Приют

       В городе N, в одном из мрачных роддомов родился красивый мальчуган. Родители на радостях, известных только им, назвали его Богданом. Когда младенец увидел свет божий, то не растерялся и стал, как все новорожденные, плакать. Акушеры и родители не заметили ничего необычного в данном – все дети кричали, появившись в неизвестном пространстве-времени. Однако в его плаче, который не прекращался ни на минуту, родители заметили некоторые элементы истерии. Богданчик не просто плакал – он рыдал, выл. Как-то по-взрослому у него это выходило. Мать обратила внимание на ненормальность сынка и связала данный факт с психофизическим нездоровьем пацана. Однако после тщательного обследования эскулапы-сочинители некрологов и эпитафий обрадовали мать – Богдан здоров, с нервами у него все в порядке. Родительницу-недородительницу убедили, что сынок скоро будет смеяться. С тем и выписали полурадостное семейство в мир господень-прегосподень.

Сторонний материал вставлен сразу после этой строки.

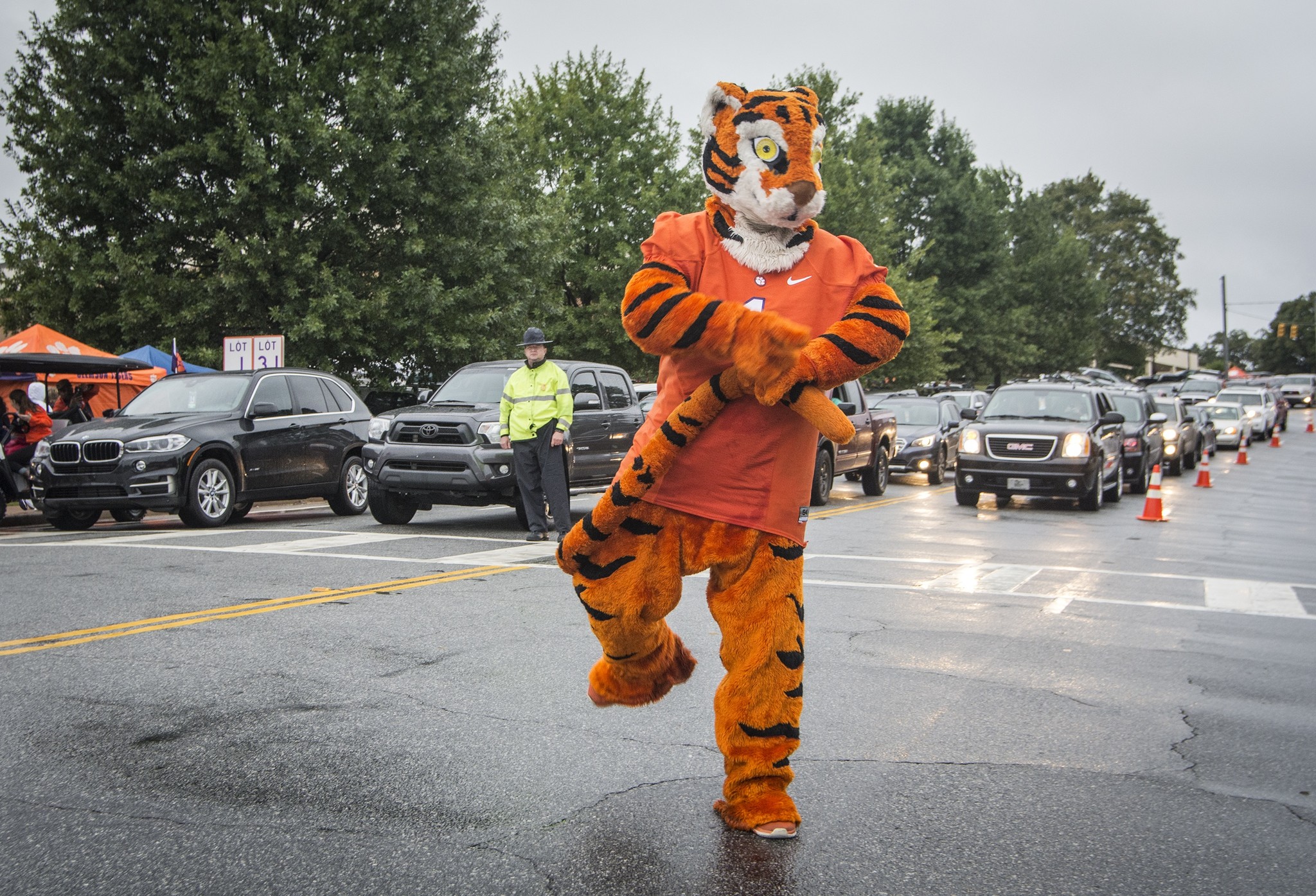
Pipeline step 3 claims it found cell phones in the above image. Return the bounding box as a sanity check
[74,386,82,400]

       Но милый на вид ребенок не прекращал рыдать и дома. Помимо воя, мать стала замечать в глазах любимца холодный ужас. Ужас сына от того, что он видит, где находится. Кошмар от происходящего. Как будто Богдан при рождении попал не туда куда надо. Запутался во временных плоскостях и по ошибке оказался в незнакомом адомирке. Новорожденный смотрел на свет с лютой ненавистью. Рыдал злобно, истерически. Мать, заговоренная медицинскими работниками, пыталась некоторое время себя успокоить. Но вскоре ее терпению пришел конец.

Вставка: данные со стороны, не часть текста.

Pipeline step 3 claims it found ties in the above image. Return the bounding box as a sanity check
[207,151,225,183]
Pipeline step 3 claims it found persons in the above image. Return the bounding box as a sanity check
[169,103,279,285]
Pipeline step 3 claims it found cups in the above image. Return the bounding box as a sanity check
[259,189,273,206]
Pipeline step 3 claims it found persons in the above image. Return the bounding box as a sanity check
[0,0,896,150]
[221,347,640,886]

       Отчаявшись, принесла сынка бабкам-знахаркам с надеждой узнать причину явного нездоровья своего недоребенка. Но прозорливые и блудливые ворожеи за хрустящие купюры клялись, что скоро все пройдет, что весь это потусторонний вой закончится. Мать обращала их внимание на особенности своего дитя, на его злобность, но неуступчивые похотливые провидицы глаголили, что с Богданом все в порядке, что он никем не проклят и в него вездесущий сатана не вселился.
       Не убежденная мать вернулась домой и вновь продолжила слушать замогильные всхлипывания своего отпрыска. Обессилив, с течением времени она стала привыкать к жутким терзаниям младенца и вскоре воспринимала адовые мучения Богданчика с равнодушием. Маманя утирала ему слезы, которые бесконечно текли по щекам. Казалось, что скоро они рассекут Богдана. Но, невзирая на это, неоднозначный сынок тем временем рос, как обычный мальчуган.
       В один из мракобесных деньков ребенок сидел на подоконнике и смотрел через окно на происходящее на улице, на неизвестный и чуждый ему мир. Рыдая, сквозь пелену слез обозревал людишек, бесполезно куда-то идущих. Мать терла гранитный пол, думая, что это надгробие. Тряпкой. Грязной. Просто так. В полузабытьи. Угрюмая и безысходная атмосфера воцарилась в комнатенке-испражнении, где беспорядочно располагались две нежилые случайности – мать и ее Богдан. Тяжелый воздух не двигался. Он был заморожен их присутствием. Живые клетки отсутствовали - испугались и начали судорожно изучать то ли Шопенгауэра, то ли Ницше. И только два обожателя наполняли сию ячейку лжебытия. Один смотрел в восхитительное никуда, ограниченное окном, второй – в собственное я, называемое полом. Превосходное существование, наполненное смыслом и энергией! Причина улыбалась, Истина восторгалась, а Мать...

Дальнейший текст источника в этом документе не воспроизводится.